#### YOUR INSTRUCTIONS
Retype the entries in full.

----

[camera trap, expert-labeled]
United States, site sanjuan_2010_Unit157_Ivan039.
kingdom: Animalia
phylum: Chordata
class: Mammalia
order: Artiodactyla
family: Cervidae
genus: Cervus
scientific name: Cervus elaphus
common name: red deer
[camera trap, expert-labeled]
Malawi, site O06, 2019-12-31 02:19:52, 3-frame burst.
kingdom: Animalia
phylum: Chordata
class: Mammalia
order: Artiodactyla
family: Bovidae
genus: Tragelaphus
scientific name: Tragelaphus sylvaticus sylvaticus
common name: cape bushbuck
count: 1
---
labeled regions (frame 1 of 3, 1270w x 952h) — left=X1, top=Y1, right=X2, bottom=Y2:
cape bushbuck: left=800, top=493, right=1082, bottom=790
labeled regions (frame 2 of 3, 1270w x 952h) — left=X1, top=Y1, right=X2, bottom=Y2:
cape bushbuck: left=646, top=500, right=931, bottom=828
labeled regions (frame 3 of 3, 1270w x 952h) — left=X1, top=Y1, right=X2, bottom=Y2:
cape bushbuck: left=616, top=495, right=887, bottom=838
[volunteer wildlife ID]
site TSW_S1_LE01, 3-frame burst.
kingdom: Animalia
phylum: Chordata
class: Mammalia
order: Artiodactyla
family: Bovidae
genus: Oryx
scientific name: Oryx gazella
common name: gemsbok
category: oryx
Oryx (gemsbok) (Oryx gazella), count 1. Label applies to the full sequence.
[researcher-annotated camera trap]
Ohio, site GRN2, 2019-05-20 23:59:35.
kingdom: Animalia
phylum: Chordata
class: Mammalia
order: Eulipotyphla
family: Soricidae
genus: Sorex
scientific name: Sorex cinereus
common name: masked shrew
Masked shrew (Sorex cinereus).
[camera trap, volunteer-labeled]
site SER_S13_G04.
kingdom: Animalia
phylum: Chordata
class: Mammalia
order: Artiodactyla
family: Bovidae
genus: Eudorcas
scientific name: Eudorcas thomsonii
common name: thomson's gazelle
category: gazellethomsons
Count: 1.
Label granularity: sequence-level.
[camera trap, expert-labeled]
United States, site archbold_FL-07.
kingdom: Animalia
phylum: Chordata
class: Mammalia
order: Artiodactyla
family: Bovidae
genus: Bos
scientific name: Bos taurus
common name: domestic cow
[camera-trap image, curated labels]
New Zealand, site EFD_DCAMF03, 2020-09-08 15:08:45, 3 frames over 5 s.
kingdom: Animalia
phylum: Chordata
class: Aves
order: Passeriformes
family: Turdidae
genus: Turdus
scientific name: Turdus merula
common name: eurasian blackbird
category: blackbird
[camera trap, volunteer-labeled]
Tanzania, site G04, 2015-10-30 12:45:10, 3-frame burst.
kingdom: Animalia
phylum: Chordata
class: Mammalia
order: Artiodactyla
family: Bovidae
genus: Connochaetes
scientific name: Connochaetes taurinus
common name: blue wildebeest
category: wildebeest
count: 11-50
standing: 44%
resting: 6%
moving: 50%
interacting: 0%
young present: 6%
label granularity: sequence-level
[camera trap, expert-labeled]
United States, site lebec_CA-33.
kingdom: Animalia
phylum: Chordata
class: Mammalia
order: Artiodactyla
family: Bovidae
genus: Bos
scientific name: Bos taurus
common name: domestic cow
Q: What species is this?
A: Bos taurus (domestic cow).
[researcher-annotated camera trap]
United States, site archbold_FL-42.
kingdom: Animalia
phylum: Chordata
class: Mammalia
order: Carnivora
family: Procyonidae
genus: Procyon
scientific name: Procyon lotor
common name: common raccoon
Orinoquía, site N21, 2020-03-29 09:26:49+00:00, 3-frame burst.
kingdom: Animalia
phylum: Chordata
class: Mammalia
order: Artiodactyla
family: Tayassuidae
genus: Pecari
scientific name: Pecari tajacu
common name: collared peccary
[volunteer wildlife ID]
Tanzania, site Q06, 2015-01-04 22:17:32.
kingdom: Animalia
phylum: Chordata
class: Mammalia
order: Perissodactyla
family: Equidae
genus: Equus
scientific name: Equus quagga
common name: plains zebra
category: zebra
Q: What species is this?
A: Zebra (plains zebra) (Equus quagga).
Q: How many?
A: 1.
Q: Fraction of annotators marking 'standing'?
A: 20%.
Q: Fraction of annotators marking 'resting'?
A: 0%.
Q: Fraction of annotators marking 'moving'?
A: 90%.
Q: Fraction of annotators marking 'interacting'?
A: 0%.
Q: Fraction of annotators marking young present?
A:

----

#### RESULT
[camera trap, expert-labeled]
United States, site sanjuan_2010_Unit157_Ivan039.
kingdom: Animalia
phylum: Chordata
class: Mammalia
order: Artiodactyla
family: Cervidae
genus: Cervus
scientific name: Cervus elaphus
common name: red deer
[camera trap, expert-labeled]
Malawi, site O06, 2019-12-31 02:19:52, 3-frame burst.
kingdom: Animalia
phylum: Chordata
class: Mammalia
order: Artiodactyla
family: Bovidae
genus: Tragelaphus
scientific name: Tragelaphus sylvaticus sylvaticus
common name: cape bushbuck
count: 1
---
labeled regions (frame 1 of 3, 1270w x 952h) — left=X1, top=Y1, right=X2, bottom=Y2:
cape bushbuck: left=800, top=493, right=1082, bottom=790
labeled regions (frame 2 of 3, 1270w x 952h) — left=X1, top=Y1, right=X2, bottom=Y2:
cape bushbuck: left=646, top=500, right=931, bottom=828
labeled regions (frame 3 of 3, 1270w x 952h) — left=X1, top=Y1, right=X2, bottom=Y2:
cape bushbuck: left=616, top=495, right=887, bottom=838
[volunteer wildlife ID]
site TSW_S1_LE01, 3-frame burst.
kingdom: Animalia
phylum: Chordata
class: Mammalia
order: Artiodactyla
family: Bovidae
genus: Oryx
scientific name: Oryx gazella
common name: gemsbok
category: oryx
Oryx (gemsbok) (Oryx gazella), count 1. Label applies to the full sequence.
[researcher-annotated camera trap]
Ohio, site GRN2, 2019-05-20 23:59:35.
kingdom: Animalia
phylum: Chordata
class: Mammalia
order: Eulipotyphla
family: Soricidae
genus: Sorex
scientific name: Sorex cinereus
common name: masked shrew
Masked shrew (Sorex cinereus).
[camera trap, volunteer-labeled]
site SER_S13_G04.
kingdom: Animalia
phylum: Chordata
class: Mammalia
order: Artiodactyla
family: Bovidae
genus: Eudorcas
scientific name: Eudorcas thomsonii
common name: thomson's gazelle
category: gazellethomsons
Count: 1.
Label granularity: sequence-level.
[camera trap, expert-labeled]
United States, site archbold_FL-07.
kingdom: Animalia
phylum: Chordata
class: Mammalia
order: Artiodactyla
family: Bovidae
genus: Bos
scientific name: Bos taurus
common name: domestic cow
[camera-trap image, curated labels]
New Zealand, site EFD_DCAMF03, 2020-09-08 15:08:45, 3 frames over 5 s.
kingdom: Animalia
phylum: Chordata
class: Aves
order: Passeriformes
family: Turdidae
genus: Turdus
scientific name: Turdus merula
common name: eurasian blackbird
category: blackbird
[camera trap, volunteer-labeled]
Tanzania, site G04, 2015-10-30 12:45:10, 3-frame burst.
kingdom: Animalia
phylum: Chordata
class: Mammalia
order: Artiodactyla
family: Bovidae
genus: Connochaetes
scientific name: Connochaetes taurinus
common name: blue wildebeest
category: wildebeest
count: 11-50
standing: 44%
resting: 6%
moving: 50%
interacting: 0%
young present: 6%
label granularity: sequence-level
[camera trap, expert-labeled]
United States, site lebec_CA-33.
kingdom: Animalia
phylum: Chordata
class: Mammalia
order: Artiodactyla
family: Bovidae
genus: Bos
scientific name: Bos taurus
common name: domestic cow
Q: What species is this?
A: Bos taurus (domestic cow).
[researcher-annotated camera trap]
United States, site archbold_FL-42.
kingdom: Animalia
phylum: Chordata
class: Mammalia
order: Carnivora
family: Procyonidae
genus: Procyon
scientific name: Procyon lotor
common name: common raccoon
Orinoquía, site N21, 2020-03-29 09:26:49+00:00, 3-frame burst.
kingdom: Animalia
phylum: Chordata
class: Mammalia
order: Artiodactyla
family: Tayassuidae
genus: Pecari
scientific name: Pecari tajacu
common name: collared peccary
[volunteer wildlife ID]
Tanzania, site Q06, 2015-01-04 22:17:32.
kingdom: Animalia
phylum: Chordata
class: Mammalia
order: Perissodactyla
family: Equidae
genus: Equus
scientific name: Equus quagga
common name: plains zebra
category: zebra
Q: What species is this?
A: Zebra (plains zebra) (Equus quagga).
Q: How many?
A: 1.
Q: Fraction of annotators marking 'standing'?
A: 20%.
Q: Fraction of annotators marking 'resting'?
A: 0%.
Q: Fraction of annotators marking 'moving'?
A: 90%.
Q: Fraction of annotators marking 'interacting'?
A: 0%.
Q: Fraction of annotators marking young present?
A:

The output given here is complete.